P. Karl Zander (+1988) erzählte mir aus der Zeit vor dem letzten Weltkriege, als er im Norddeutschen Raum Priester- und Schwesternkonferenzen von Hamburg aus zu halten hatte, während P. Kugelmeier Oberer des Hauses war. P. Kugelmeier habe die Gewohnheit gehabt, seine Zimmertür nie ganz zu schließen. Sobald er hörte, daß P. Zander von solchen Konferenzen zurückkehrend das Haus betrat, rief er ihn, so wie er war, zu sich und wollte alles ganz genau wissen, was P. Zander erlebt, gesehen hatte; wie alles verlaufen sei, wen er getroffen und gesprochen habe usw. Die "offene Tür" eines Hausobern und ein waches Interesse für die Mitbrüder und alles Geschehen sind ja etwas Wohltuendes. Das erinnert an den hl. Ignatius, der sich für jeden seiner Hausgenossen des römischen Hauses interessierte und über alles unterrichtet sein wollte und der scherzend geäußert habe: "Ich möchte sogar wissen, wie viele Flöhe des Nachts die Meinen plagen". Leider weiß ich kaum etwas über jene bewegten Jahre in Hamburg und Lübeck - vor, während und nach dem Kriege - in denen P. Kugelmeier vielen Menschen begegnete. Er half, riet und tröstete in den oft sehr bedrückenden Situationen. So stand er auch mit den 'Lübecker Märtyrern' in Verbindung. Bis zu seinem Tode pflegte er eine Vielzahl dieser persönlichen Beziehungen im norddeutschen Raum und wenn ein Anlaß es gebot, fuhr er auch von Kloster Nette dorthin.

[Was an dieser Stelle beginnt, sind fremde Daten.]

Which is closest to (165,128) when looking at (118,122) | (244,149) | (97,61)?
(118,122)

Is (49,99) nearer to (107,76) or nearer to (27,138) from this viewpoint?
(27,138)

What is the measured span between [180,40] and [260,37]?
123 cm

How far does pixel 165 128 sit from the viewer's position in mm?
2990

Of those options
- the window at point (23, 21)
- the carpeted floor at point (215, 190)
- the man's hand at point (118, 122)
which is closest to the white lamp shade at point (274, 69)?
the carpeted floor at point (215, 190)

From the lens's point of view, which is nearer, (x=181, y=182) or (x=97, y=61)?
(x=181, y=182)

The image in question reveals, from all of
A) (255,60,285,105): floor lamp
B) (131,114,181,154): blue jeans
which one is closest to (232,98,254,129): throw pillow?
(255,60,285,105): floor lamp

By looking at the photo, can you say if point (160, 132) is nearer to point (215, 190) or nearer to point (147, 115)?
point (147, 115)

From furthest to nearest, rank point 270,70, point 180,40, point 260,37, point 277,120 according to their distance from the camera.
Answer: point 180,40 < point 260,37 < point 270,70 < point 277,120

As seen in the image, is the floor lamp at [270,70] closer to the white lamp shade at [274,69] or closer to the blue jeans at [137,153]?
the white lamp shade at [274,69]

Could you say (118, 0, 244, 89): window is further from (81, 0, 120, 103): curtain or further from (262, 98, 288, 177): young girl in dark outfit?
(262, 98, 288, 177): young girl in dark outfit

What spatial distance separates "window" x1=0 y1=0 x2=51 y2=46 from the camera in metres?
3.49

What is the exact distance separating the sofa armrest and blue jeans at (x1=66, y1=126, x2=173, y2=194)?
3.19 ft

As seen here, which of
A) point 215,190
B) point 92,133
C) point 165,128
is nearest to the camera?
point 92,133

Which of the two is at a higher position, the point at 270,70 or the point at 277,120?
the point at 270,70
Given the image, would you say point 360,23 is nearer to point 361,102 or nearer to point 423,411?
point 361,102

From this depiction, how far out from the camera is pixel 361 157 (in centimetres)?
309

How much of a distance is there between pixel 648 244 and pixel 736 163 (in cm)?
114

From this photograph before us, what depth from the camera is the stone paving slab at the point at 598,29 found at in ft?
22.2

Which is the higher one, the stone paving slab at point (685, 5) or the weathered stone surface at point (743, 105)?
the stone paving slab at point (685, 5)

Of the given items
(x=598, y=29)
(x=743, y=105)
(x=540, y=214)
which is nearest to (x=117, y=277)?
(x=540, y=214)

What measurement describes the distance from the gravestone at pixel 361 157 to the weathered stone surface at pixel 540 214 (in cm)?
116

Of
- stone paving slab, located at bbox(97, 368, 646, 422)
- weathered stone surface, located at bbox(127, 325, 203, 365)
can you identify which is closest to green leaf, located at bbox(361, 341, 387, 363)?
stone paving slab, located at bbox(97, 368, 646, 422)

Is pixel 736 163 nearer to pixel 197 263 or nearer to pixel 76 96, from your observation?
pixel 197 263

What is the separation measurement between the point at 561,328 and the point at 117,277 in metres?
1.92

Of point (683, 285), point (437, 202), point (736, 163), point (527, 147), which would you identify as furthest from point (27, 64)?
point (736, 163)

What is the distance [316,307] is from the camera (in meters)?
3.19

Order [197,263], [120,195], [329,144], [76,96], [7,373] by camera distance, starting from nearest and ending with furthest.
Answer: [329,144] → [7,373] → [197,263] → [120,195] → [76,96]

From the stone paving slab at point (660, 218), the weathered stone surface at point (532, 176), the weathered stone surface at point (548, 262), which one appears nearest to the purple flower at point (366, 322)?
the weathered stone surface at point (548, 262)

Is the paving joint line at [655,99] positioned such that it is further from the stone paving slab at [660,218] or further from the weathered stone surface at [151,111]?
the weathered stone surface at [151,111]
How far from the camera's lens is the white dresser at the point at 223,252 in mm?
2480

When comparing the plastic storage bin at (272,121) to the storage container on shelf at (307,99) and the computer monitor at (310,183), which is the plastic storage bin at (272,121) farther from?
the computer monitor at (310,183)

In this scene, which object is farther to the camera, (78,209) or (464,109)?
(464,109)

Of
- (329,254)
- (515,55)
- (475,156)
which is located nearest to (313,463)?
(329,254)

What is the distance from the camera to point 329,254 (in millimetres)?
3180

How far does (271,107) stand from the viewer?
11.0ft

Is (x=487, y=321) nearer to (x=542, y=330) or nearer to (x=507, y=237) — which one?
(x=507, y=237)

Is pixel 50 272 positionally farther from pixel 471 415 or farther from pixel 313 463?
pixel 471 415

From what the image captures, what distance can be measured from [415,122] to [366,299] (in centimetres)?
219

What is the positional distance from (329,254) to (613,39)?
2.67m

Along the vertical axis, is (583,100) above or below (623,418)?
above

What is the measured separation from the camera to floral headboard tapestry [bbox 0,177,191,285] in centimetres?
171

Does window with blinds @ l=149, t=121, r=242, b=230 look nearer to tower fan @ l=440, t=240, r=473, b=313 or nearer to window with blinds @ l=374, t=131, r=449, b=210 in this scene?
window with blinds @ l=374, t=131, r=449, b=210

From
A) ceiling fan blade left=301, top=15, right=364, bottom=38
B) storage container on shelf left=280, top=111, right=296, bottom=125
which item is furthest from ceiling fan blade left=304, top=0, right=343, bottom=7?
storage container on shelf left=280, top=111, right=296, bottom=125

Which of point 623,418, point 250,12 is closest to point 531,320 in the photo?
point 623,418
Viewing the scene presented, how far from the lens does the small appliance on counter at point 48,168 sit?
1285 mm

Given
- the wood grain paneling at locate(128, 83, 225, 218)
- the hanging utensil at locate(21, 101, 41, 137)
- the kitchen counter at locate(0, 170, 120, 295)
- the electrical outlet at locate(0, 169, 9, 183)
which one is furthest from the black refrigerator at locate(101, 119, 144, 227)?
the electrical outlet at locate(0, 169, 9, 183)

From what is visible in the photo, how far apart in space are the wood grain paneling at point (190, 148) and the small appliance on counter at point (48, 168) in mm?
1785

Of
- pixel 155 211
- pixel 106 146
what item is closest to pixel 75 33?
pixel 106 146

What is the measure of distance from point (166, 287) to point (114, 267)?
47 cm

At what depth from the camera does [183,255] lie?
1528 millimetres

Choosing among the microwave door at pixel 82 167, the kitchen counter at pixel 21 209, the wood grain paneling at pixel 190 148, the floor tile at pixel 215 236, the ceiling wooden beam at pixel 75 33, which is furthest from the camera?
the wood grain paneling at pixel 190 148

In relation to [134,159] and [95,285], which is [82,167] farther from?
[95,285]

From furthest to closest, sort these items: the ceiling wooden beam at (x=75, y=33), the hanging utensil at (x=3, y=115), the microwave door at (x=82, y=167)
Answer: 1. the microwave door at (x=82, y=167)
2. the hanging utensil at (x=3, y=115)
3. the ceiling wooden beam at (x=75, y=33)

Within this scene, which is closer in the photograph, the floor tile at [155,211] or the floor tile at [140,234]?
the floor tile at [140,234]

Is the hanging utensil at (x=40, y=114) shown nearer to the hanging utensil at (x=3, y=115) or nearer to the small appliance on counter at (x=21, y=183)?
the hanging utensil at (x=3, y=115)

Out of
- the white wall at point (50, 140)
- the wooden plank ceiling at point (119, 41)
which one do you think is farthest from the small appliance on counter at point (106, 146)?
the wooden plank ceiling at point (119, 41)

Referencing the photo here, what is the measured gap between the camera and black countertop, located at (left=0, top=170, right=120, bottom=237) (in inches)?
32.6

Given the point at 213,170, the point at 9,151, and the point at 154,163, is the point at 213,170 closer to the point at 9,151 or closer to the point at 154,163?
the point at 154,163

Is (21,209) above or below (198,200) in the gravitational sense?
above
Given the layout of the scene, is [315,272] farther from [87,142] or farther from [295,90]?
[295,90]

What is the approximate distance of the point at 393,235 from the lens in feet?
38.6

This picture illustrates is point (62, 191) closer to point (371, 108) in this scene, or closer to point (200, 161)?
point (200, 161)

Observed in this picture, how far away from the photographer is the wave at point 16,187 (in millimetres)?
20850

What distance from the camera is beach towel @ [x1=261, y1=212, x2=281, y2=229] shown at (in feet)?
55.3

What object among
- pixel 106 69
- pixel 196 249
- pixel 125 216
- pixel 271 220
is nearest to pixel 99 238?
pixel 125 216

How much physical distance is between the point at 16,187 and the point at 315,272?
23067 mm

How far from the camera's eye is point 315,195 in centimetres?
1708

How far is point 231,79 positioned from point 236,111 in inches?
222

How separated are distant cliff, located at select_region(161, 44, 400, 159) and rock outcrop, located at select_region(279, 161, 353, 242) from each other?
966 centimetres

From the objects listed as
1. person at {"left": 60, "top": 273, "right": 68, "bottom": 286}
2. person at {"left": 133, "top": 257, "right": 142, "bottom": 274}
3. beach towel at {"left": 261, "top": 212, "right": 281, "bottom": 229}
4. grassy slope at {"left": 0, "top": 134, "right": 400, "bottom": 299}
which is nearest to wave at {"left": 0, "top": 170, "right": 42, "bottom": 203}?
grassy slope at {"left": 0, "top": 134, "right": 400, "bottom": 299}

Einen weiteren umfangreichen Bereich in P. Kugelmeiers Leben und Wirken stellen die 18 Jahre seiner Tätigkeit als Spiritual im Priesterseminar Frankfurt - St. Georgen dar. Verständlicherweise läßt sich darüber wenig Konkretes sagen, aber bezeichnend dürften doch viele Beziehungen sein, die aus dieser Zeit stammten und die durch die Jahre aufrechtgehalten wurden. Wie mir Betroffene berichteten, scheint P. Kugelmeier besonders in den Anfängen seiner Spiritualstätigkeit ein 'strenges Regiment' geführt zu haben. Im Laufe der Jahre gesellte sich zur Weisheit des Alters auch dessen Milde.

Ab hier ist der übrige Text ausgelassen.